Portanto, longe de ser legalista, o fariseu da época de Jesus e de Paulo já se considerava, por nascimento, dentro da graça e da aliança. Ele não praticava as “obras da lei” de forma legalista nem para justificar-se mas simplesmente para manter-se dentro do círculo da aliança. Sanders, então, conclui que o padrão religioso do judaísmo palestino não era “legalismo”, mas “nomismo pactual” (covenantal nomism). Partindo dessas premissas, Sanders afirma em outra obra sua que o assunto discutido em Gálatas “não é se as pessoas podem acumular méritos suficientes para ser absolvidas no juízo; antes, o que se discute é a base sobre a qual os gentios podem ser incluídos no povo de Deus”5.
A tese de Sanders, em que pese a sua influência e impacto, encontrou diversos oponentes e críticos que apontaram as suas diversas e óbvias fraquezas. Primeiro, a distinção que ele faz entre “ser justificado diante de Deus” (que para ele não era a preocupação nem de Paulo nem dos judeus nem de ninguém no século I) e “entrar no povo de Deus” permanece sem uma justificativa clara e sem uma explicação sobre em que essas duas coisas são diferentes.
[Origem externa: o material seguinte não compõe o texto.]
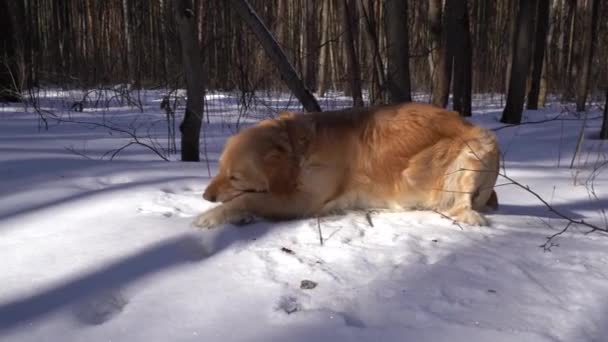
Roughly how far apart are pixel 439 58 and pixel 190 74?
14.4ft

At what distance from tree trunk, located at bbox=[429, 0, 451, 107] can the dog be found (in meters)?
4.00

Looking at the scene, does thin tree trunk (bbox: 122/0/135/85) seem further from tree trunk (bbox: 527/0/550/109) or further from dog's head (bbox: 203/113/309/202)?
dog's head (bbox: 203/113/309/202)

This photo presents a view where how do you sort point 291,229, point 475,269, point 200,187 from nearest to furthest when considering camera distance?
point 475,269 < point 291,229 < point 200,187

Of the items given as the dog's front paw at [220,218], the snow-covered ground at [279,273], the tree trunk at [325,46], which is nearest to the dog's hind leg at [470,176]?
the snow-covered ground at [279,273]

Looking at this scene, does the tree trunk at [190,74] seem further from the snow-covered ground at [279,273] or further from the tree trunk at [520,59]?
the tree trunk at [520,59]

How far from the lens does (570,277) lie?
61.7 inches

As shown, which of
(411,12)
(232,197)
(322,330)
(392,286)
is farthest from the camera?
(411,12)

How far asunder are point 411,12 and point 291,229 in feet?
40.6

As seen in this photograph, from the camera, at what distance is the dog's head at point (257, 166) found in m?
2.24

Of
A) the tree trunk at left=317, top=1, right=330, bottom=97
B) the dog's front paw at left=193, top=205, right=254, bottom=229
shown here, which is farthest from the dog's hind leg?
the tree trunk at left=317, top=1, right=330, bottom=97

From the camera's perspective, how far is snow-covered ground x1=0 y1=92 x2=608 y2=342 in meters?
1.25

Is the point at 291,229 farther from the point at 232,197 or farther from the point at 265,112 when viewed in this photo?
the point at 265,112

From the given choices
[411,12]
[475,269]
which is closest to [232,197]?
[475,269]

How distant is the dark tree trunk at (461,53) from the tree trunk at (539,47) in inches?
66.9
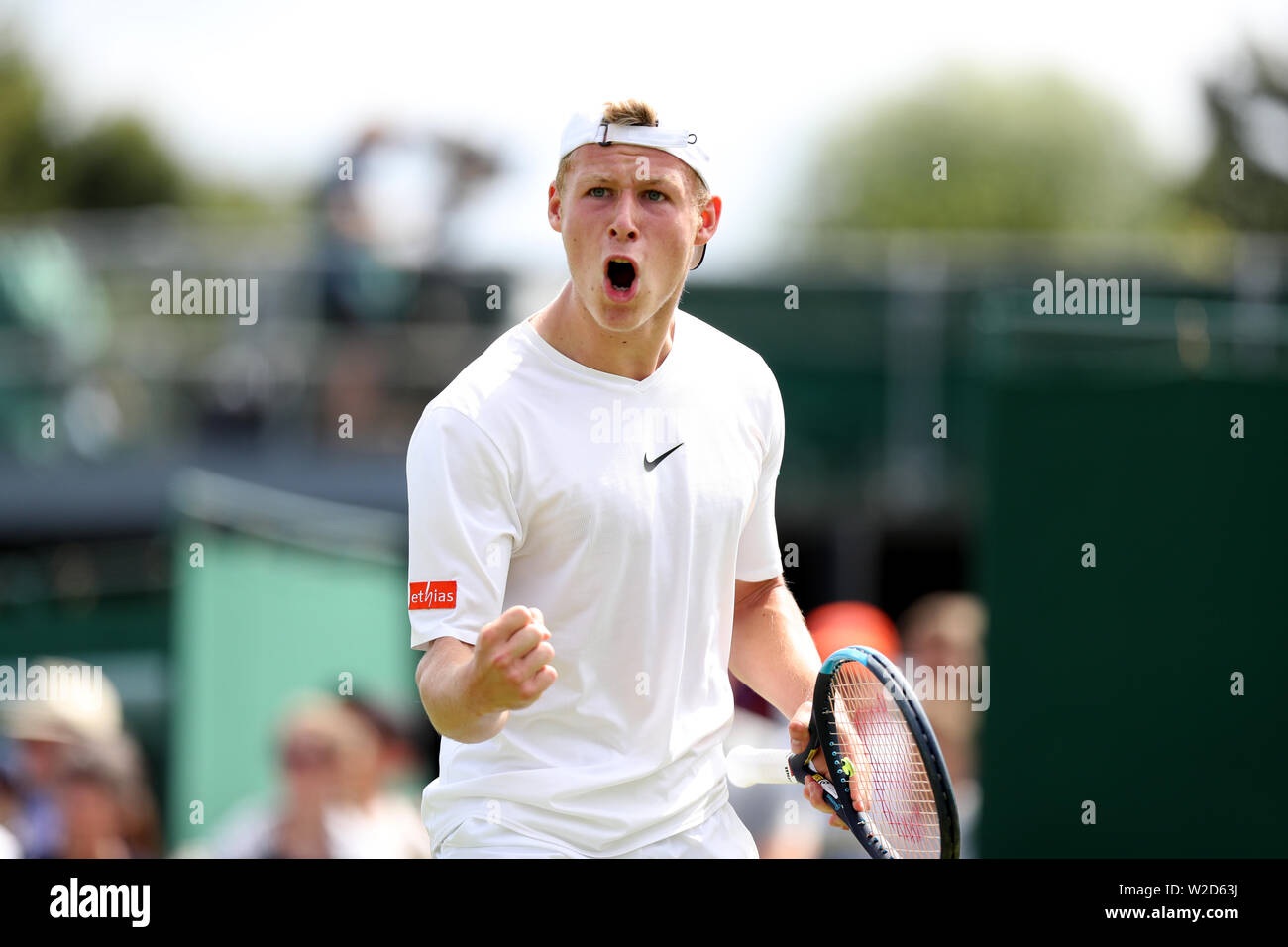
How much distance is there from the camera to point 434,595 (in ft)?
9.77

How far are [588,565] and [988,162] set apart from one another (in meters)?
56.6

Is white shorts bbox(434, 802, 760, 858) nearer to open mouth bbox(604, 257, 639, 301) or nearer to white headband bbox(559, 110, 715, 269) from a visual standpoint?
open mouth bbox(604, 257, 639, 301)

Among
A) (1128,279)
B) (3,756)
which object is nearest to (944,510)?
(1128,279)

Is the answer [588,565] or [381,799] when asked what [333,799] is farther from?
[588,565]

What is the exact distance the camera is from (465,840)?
3195 mm

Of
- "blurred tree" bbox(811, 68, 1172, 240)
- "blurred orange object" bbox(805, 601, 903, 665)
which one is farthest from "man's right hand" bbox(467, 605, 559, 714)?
"blurred tree" bbox(811, 68, 1172, 240)

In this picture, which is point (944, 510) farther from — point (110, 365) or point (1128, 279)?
point (110, 365)

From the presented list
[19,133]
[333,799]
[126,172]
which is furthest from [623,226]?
[126,172]

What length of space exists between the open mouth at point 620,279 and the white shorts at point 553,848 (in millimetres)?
1003

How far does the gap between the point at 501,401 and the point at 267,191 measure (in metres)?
57.4

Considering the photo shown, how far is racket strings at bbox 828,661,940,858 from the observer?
3.28 metres

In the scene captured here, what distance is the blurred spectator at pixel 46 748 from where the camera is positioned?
233 inches
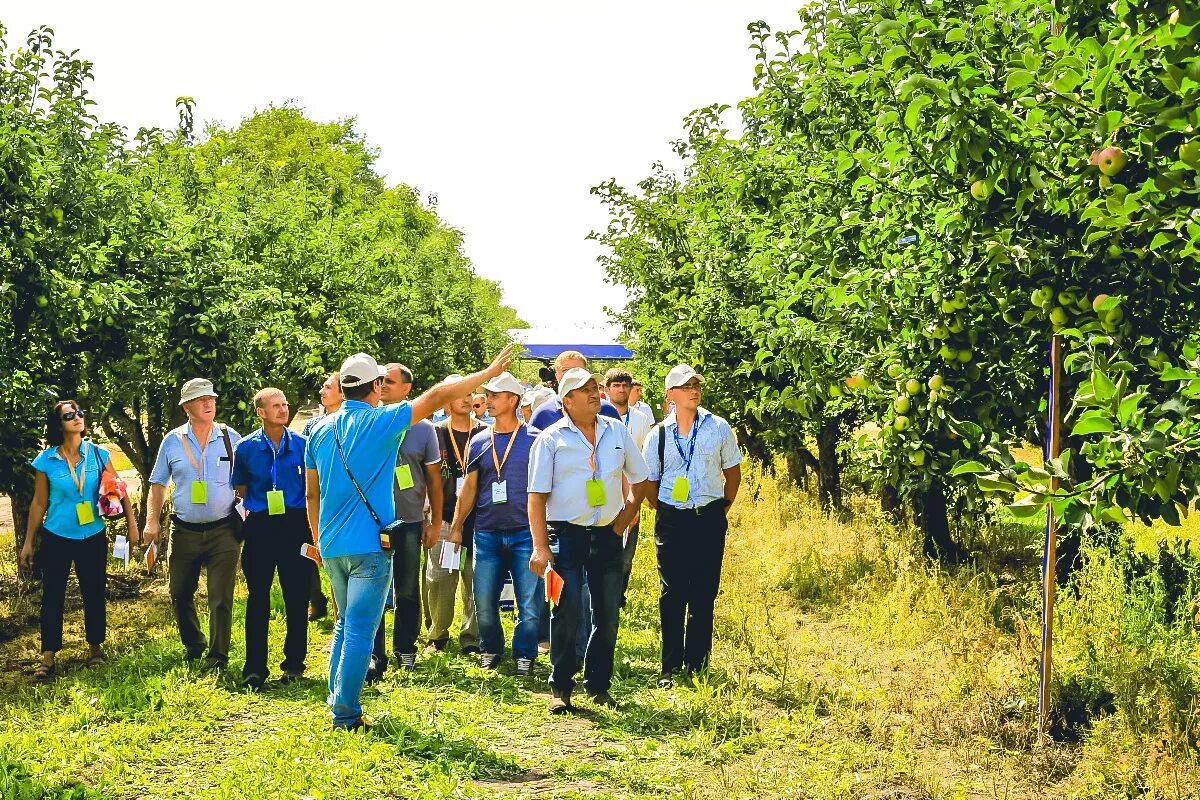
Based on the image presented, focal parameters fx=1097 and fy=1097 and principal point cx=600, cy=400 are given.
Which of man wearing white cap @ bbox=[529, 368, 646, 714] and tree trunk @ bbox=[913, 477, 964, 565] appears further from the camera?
tree trunk @ bbox=[913, 477, 964, 565]

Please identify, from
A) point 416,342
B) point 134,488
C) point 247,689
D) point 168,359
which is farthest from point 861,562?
point 134,488

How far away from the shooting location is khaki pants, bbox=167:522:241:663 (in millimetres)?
7473

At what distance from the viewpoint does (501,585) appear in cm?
779

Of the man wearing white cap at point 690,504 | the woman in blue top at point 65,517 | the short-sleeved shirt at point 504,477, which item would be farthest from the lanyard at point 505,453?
the woman in blue top at point 65,517

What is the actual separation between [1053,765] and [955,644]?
1.90 meters

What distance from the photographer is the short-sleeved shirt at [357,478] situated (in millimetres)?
5859

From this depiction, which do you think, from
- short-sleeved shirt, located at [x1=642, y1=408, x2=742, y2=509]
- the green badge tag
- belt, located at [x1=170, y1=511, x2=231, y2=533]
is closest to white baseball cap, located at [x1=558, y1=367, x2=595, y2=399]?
the green badge tag

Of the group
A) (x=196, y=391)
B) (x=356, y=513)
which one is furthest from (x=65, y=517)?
(x=356, y=513)

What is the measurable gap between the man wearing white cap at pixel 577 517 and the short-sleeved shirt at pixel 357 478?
931 millimetres

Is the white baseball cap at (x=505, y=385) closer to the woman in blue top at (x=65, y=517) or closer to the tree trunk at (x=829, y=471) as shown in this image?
the woman in blue top at (x=65, y=517)

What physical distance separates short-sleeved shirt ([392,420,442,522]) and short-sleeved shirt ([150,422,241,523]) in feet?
3.93

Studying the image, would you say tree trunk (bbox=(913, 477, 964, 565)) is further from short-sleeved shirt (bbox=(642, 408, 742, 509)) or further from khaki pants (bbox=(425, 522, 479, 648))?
khaki pants (bbox=(425, 522, 479, 648))

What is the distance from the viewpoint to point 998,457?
3.61 metres

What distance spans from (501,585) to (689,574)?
1.45m
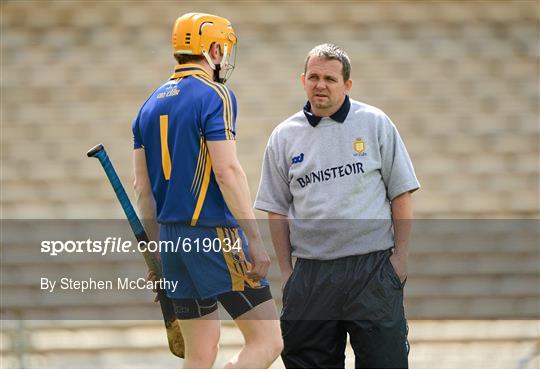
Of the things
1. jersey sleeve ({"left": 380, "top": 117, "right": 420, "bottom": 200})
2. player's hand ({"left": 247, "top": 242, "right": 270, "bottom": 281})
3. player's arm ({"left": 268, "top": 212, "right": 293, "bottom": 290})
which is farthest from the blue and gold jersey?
jersey sleeve ({"left": 380, "top": 117, "right": 420, "bottom": 200})

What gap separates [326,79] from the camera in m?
3.74

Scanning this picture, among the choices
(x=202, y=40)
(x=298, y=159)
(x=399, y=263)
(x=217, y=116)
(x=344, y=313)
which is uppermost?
(x=202, y=40)

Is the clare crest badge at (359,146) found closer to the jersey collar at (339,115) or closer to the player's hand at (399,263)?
the jersey collar at (339,115)

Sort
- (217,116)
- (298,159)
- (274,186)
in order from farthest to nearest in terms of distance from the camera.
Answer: (274,186) < (298,159) < (217,116)

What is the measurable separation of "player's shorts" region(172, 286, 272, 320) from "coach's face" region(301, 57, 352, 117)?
663 mm

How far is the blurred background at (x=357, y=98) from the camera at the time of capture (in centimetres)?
654

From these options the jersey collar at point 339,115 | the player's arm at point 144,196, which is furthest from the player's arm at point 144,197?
the jersey collar at point 339,115

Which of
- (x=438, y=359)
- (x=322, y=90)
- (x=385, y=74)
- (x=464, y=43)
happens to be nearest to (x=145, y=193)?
(x=322, y=90)

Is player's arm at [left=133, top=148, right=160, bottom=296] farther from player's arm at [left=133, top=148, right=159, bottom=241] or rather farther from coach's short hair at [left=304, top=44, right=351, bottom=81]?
coach's short hair at [left=304, top=44, right=351, bottom=81]

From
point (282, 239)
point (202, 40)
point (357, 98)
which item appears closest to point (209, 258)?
point (282, 239)

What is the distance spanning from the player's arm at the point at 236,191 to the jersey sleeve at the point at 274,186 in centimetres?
27

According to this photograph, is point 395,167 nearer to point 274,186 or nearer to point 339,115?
point 339,115

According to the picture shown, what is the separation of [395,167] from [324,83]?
37 centimetres

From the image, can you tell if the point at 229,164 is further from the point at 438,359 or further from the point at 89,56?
the point at 89,56
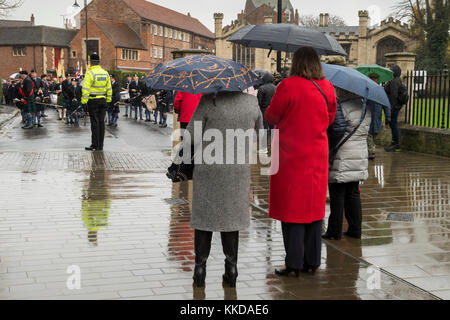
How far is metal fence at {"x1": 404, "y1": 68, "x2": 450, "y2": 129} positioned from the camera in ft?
42.1

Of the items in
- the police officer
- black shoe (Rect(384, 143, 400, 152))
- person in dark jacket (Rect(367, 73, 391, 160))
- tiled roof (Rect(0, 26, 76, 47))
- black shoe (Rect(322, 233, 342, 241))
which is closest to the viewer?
black shoe (Rect(322, 233, 342, 241))

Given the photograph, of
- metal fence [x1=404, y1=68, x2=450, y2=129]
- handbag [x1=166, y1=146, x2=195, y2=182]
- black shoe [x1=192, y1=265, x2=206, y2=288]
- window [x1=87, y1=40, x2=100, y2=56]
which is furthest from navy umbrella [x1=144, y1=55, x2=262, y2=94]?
window [x1=87, y1=40, x2=100, y2=56]

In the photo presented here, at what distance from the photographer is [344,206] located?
6.44 meters

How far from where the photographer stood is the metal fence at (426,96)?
1284 centimetres

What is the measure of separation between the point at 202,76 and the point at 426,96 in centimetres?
993

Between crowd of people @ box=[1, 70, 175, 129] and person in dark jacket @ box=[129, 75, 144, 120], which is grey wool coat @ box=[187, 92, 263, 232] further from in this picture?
person in dark jacket @ box=[129, 75, 144, 120]

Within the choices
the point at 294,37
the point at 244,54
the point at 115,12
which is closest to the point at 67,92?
the point at 294,37

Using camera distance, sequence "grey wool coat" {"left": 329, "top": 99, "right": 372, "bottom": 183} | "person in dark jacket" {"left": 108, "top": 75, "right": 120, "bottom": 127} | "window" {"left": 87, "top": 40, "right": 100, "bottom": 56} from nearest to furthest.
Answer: "grey wool coat" {"left": 329, "top": 99, "right": 372, "bottom": 183} → "person in dark jacket" {"left": 108, "top": 75, "right": 120, "bottom": 127} → "window" {"left": 87, "top": 40, "right": 100, "bottom": 56}

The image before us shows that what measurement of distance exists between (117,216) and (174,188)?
2066 millimetres

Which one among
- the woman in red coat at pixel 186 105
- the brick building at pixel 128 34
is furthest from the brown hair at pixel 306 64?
the brick building at pixel 128 34

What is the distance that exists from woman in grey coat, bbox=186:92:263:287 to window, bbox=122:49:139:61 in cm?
7186

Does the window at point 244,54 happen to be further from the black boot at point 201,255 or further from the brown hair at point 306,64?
the black boot at point 201,255

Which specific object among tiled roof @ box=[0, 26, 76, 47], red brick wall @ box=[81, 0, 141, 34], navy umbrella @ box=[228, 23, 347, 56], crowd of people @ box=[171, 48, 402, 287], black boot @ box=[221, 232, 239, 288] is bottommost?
black boot @ box=[221, 232, 239, 288]

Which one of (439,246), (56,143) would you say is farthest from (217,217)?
(56,143)
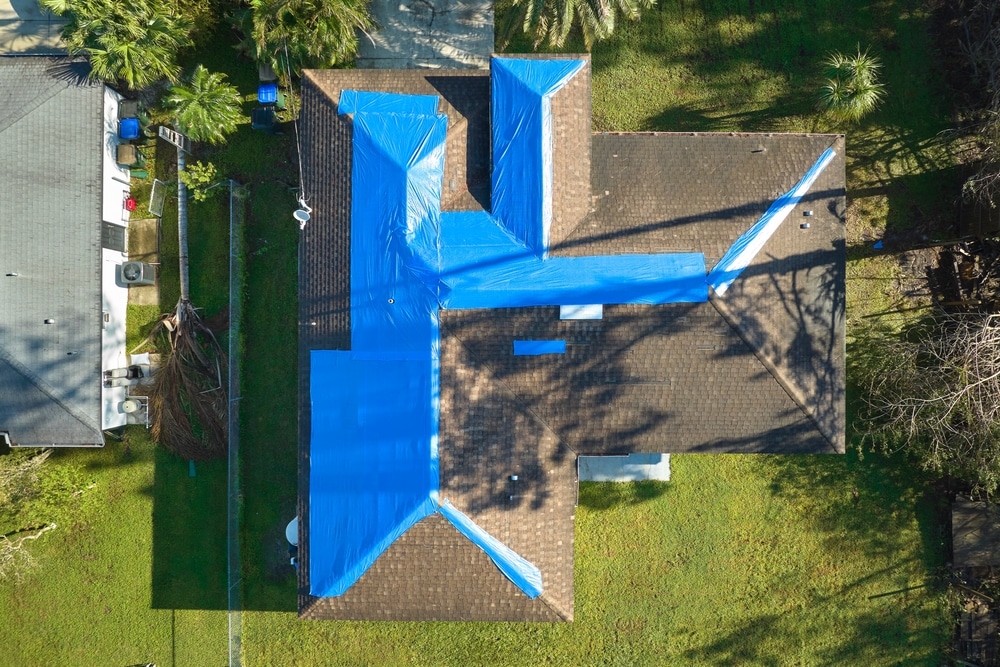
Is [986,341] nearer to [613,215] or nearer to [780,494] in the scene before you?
[780,494]

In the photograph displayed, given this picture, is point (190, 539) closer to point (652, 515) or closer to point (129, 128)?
point (129, 128)

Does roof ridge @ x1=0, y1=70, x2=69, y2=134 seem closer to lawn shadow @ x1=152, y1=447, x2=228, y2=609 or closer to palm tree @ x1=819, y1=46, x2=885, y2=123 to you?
lawn shadow @ x1=152, y1=447, x2=228, y2=609

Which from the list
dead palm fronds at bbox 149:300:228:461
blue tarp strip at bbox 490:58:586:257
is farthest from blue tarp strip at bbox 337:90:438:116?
dead palm fronds at bbox 149:300:228:461

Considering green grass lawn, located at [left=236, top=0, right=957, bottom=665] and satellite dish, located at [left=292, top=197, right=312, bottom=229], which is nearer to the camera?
satellite dish, located at [left=292, top=197, right=312, bottom=229]

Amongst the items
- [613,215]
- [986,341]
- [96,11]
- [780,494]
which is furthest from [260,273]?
[986,341]

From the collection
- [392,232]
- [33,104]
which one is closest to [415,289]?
[392,232]

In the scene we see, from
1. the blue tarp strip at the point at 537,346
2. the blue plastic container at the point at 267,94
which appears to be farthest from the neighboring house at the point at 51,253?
the blue tarp strip at the point at 537,346
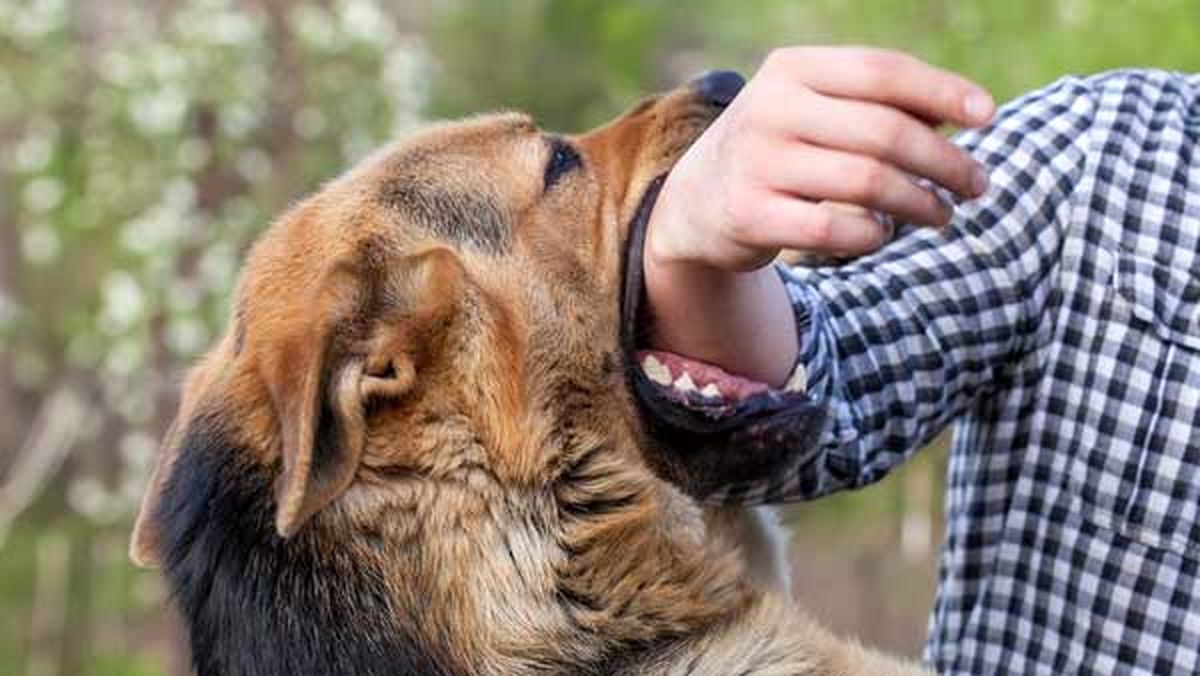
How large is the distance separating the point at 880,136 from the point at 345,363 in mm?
823

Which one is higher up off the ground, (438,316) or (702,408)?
(438,316)

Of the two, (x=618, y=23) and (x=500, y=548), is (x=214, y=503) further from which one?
(x=618, y=23)

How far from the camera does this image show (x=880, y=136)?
2.05 metres

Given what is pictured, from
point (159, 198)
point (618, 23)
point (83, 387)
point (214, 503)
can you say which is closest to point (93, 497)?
point (83, 387)

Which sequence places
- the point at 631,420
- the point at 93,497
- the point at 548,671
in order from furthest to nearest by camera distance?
the point at 93,497
the point at 631,420
the point at 548,671

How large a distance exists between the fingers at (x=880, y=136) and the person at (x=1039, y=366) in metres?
0.52

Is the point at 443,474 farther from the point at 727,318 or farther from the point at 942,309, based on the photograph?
the point at 942,309

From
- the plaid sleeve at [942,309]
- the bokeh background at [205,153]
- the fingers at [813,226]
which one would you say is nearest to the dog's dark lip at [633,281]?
the plaid sleeve at [942,309]

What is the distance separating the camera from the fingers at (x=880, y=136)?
80.8 inches

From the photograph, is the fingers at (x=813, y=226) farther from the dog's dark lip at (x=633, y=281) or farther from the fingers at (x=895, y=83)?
the dog's dark lip at (x=633, y=281)

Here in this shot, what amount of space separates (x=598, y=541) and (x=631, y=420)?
0.22m

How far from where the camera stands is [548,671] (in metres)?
2.52

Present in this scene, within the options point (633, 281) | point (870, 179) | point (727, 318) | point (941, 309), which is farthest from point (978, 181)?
point (941, 309)

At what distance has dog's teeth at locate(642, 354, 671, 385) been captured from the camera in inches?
107
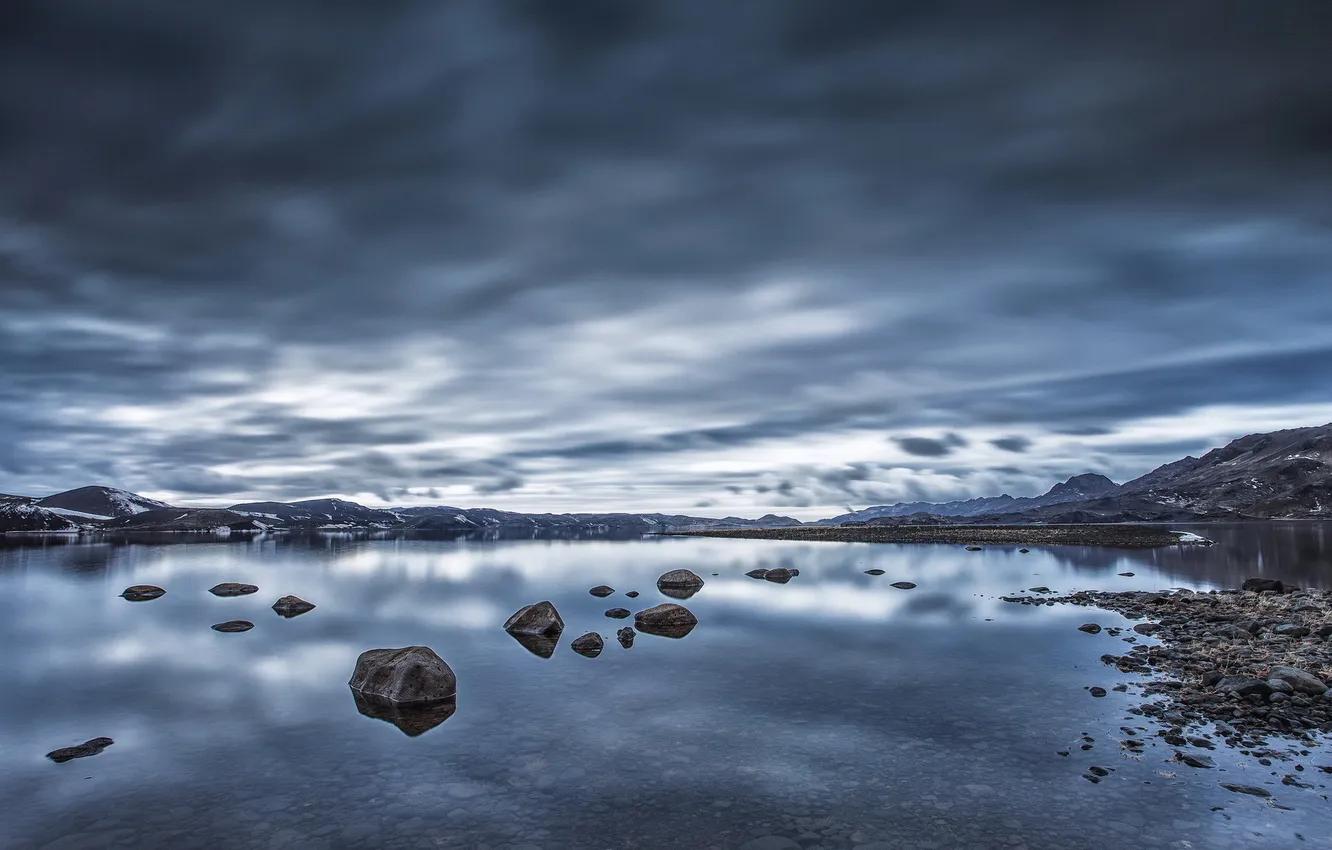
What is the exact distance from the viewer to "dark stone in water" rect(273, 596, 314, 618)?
48.9 metres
Segundo, Sanders manipulou as informações recolhidas das fontes rabínicas, pois omitiu as evidências de que o judaísmo palestino era de fato legalista. Terceiro, ele pressupõe que o Judaísmo da Palestina era monolítico, isto é, uma religião cujos ramos e variantes tinham a mesma opinião sobre fé, obras e o pacto – algo que simplesmente não pode ser provado. Por fim, a tese de Sanders acaba pressupondo que esse autor sabe mais sobre o judaísmo do século I do que Jesus e Paulo6. Apesar de tudo, as ideias de Sanders continuam a influenciar até hoje a área de estudos paulinos.
1.2 James Dunn
Um outro autor que tem contribuído em muito para essa “nova perspectiva sobre Paulo” é James Dunn. A sua abordagem sociológica tem recebido vasta aceitação. Para ele, Paulo ataca as “obras da lei” não porque elas expressam algum desejo de alcançar mérito por parte dos judeus, mas porque entende que elas fazem uma distinção entre os judeus, o povo de Deus da antiga dispensação, e os gentios, a quem o evangelho está sendo oferecido. As “obras da lei”, que Paulo identifica como restritas à circuncisão, às leis sobre alimentos puros e impuros (kashrut) e aos dias especiais do calendário judaico, são emblemas que caracterizam o judaísmo e devem ser rejeitadas porque enfatizam a separação entre judeus e não-judeus, a qual Cristo veio abolir7.
Os trabalhos de Sanders e Dunn, entre outros, têm influenciado de forma decisiva o debate atual acerca da perspectiva de Paulo sobre a lei. Percebe-se uma mudança na abordagem de vários estudiosos na direção de uma percepção mais positiva e menos crítica do judaísmo, dos judeus e da lei8. Como consequência, Paulo tem sido visto de forma negativa, como detentor de uma perspectiva distorcida da religião dos seus pais,9 ou mesmo como mal-intencionado em sua maneira de caricaturar e de condenar o judaísmo.10 E o que é ainda mais sério, a polêmica de Paulo contra as “obras da lei” é lançada no vácuo, já que, segundo a “nova perspectiva”, ninguém no primeiro século estava dizendo que a salvação era por obras, muito menos os judeus. Como explicar, então, o ataque consistente de Paulo contra as “obras da lei”, especialmente em Gálatas? Segundo os exegetas da “nova perspectiva”, ou Paulo entendeu mal o judaísmo da sua época (Schoeps), ou então não estamos entendendo bem Paulo (Sanders, Dunn). Ele realmente nunca foi contra as “obras da lei” como um caminho falso de salvação, como Lutero e outros reformadores disseram, e suas críticas à lei, às “obras da lei” e ao judaísmo precisam ser interpretadas de maneira diferente da tradicional.